TÂCHE COURTE A
Répondez à ces questions sur l'extrait consacré à la lecture de la Bible en exil :
(i) En quelle année commence l'exil à Babylone ?
(ii) Qu'annonce encore Jean le Baptiste au temps romain ?
(iii) Quel passage de l'Évangile de Matthieu est cité ?
TÂCHE COURTE B
D'après l'extrait sur la lecture de la Bible en exil, pourquoi ne faut-il pas voir dans les tensions internes au Nouveau Testament un conflit judéo-chrétien ? Répondez en une à trois phrases.

EXTRAIT DE PAGE
---
C'est de l'exil d'Israël à Babylone qu'est née la lecture de la Bible comme cœur du culte — la Bible devenant comme un lieu de mémoire d'éternité. Fruit de la réflexion priante suite à l’événement de l’exil, dès 586 av. J.C., cette perte de souveraineté d’Israël, et de la destruction du Temple, perte, alors provisoire, de la possibilité de sacrifier. Cette perte deviendra définitive en 70 — jusqu’au Royaume où subsiste comme seul sacrifice, l’action de grâce. Le retour de l’exil de 586 à Babylone laissera le pays sous la souveraineté de la Perse, puis des divers empires, malgré quelques moments de résistance glorieux comme sous les Grecs. Mais pas de réintégration totale et définitive de la souveraineté. Plus de royaume, au point que Jean le Baptiste annonce encore, au temps romain, la fin de l’exil (qui n’a donc pas vraiment eu lieu) et la venue du Royaume. Au point qu’au début du livre des Actes des Apôtres, les disciples interrogent encore le Ressuscité sur le jour de la restauration du Royaume d’Israël !
La lecture des Évangiles s'inscrit dans cette tradition de lecture comme culte en exil, mémoire d’éternité ; elle doit de la sorte se faire en regard positif permanent de la Bible hébraïque et d'Israël, veillant à éviter les contresens qui verraient dans les tensions internes au Nouveau Testament celles d'un conflit judéo-chrétien, alors que le christianisme comme religion n'existe pas encore !
Matthieu 5, 18-19 : « je vous le dis en vérité, tant que le ciel et la terre ne passeront point, il ne disparaîtra pas de la loi un seul iota ou un seul trait de lettre, jusqu’à ce que tout soit arrivé. — Celui donc qui supprimera l’un de ces plus petits commandements, et qui enseignera aux hommes à faire de même, sera appelé le plus petit dans le royaume des cieux ; mais celui qui les observera, et qui enseignera à les observer, celui-là sera appelé grand dans le royaume des cieux. » Car lire la Bible vise à la pratiquer ! Sorte de cœur d'une partie d'exilés, la Bible source un vécu.
---
ITEMS DU JEU

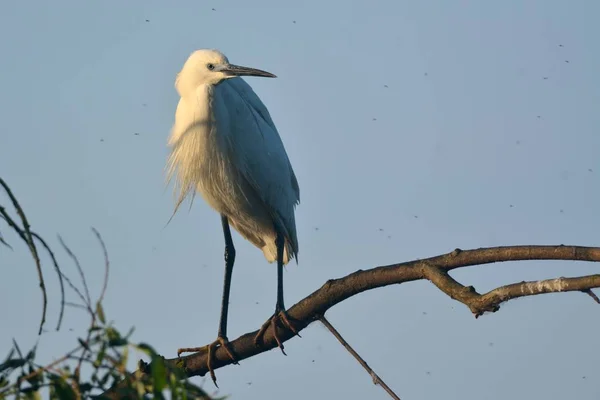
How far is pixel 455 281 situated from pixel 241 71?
2.60 m

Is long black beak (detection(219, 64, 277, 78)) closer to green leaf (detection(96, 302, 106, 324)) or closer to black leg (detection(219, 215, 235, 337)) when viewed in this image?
black leg (detection(219, 215, 235, 337))

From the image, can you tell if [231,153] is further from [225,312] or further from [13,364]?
[13,364]

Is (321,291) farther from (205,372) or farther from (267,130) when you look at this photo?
(267,130)

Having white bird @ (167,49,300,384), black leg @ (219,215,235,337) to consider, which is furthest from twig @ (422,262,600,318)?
black leg @ (219,215,235,337)

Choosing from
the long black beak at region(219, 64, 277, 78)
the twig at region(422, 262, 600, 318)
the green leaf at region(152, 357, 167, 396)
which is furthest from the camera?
the long black beak at region(219, 64, 277, 78)

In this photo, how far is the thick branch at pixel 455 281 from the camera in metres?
3.40

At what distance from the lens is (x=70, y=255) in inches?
90.1

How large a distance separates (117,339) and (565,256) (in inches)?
77.0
---
RÉPONSE A
(i) En 586 av. J.-C.
(ii) Il annonce la fin de l'exil et la venue du Royaume.
(iii) Matthieu 5, 18-19.

RÉPONSE B
Une telle lecture serait un contresens, car le christianisme n'existe pas encore comme religion à l'époque du Nouveau Testament. La lecture des Évangiles doit donc se faire en regard positif permanent de la Bible hébraïque et d'Israël.